Every significant federal research program should include policy evaluation research and integrated social impact research, supported at a modest proportion–5 percent should be sufficient–of the total program budget.
The structures and strictures of U.S. science policy focus so strongly on budgetary concerns that the organizational and management implications of the dynamic context for science in society receive remarkably little attention. Intelligent policymaking in complex arenas inevitably involves learning from experience, adroitly readjusting priorities as once-promising ideas play out and as new opportunities arise. But trial-and-error learning is far from easy, in part because cognitive and institutional inertia builds up around the existing ways of doing things and in part because government has not yet fully learned how to take advantage of the ability of its officials and the general public to learn.

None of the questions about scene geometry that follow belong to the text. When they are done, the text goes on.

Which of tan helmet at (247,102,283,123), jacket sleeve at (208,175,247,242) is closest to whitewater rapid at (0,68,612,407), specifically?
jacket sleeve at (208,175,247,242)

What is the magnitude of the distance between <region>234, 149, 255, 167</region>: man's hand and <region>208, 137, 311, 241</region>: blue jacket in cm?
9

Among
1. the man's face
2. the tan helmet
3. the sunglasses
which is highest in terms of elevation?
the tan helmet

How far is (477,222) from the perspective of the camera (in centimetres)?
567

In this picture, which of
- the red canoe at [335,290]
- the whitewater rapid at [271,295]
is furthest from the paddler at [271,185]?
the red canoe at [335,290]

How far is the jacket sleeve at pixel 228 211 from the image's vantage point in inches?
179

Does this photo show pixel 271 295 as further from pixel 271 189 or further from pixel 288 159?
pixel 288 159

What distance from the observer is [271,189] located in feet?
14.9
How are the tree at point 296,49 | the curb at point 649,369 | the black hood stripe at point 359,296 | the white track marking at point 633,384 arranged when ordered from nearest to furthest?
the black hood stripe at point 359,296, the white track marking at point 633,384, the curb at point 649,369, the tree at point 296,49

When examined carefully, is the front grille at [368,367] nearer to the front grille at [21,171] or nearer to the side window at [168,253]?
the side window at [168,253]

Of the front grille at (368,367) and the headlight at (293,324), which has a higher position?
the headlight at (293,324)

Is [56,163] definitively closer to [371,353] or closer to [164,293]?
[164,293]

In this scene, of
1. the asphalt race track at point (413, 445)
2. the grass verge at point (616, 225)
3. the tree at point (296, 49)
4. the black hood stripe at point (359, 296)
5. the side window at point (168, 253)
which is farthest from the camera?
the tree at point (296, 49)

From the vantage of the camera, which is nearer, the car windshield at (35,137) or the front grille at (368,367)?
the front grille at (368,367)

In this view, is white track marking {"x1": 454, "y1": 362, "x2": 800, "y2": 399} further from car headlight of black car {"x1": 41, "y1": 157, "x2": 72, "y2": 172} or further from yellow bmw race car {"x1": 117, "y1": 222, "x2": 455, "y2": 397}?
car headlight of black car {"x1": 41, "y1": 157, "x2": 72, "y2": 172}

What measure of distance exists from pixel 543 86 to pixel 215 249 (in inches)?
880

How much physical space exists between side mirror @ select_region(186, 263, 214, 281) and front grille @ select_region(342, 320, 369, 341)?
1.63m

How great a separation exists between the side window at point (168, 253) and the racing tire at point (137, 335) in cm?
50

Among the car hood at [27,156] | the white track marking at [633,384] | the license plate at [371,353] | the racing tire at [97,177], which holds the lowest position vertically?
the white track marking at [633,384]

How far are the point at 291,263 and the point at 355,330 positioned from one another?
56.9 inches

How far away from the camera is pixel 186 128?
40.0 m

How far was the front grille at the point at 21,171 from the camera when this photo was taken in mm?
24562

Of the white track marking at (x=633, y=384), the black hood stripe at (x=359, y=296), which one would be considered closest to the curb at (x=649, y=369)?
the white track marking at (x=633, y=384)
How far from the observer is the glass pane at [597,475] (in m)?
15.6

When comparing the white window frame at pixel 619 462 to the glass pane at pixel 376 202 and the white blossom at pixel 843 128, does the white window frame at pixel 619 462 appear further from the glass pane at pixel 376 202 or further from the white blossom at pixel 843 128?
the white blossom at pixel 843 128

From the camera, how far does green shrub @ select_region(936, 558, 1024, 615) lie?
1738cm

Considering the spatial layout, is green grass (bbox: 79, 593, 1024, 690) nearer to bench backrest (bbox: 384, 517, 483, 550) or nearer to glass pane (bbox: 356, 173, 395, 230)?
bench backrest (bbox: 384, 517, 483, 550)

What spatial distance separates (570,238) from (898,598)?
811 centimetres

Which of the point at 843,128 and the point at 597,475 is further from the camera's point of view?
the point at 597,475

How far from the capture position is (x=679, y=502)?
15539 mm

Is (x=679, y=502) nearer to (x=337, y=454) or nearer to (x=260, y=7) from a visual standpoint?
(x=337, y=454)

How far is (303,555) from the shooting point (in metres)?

In our view, therefore, the major science policy challenges for the new administration are to improve its ability to manage the burgeoning R&D enterprise for the public good, to enhance the capability of publicly funded R&D institutions to respond to the public context of science, and to ensure that the scores of billions of dollars in R&D funding represent an intelligent, considered, and well-evaluated investment and not the mindless pursuit of larger budgets. We believe that the two broad areas of action recommended here can provide a starting point for a politically palatable, and even potent, science policy agenda.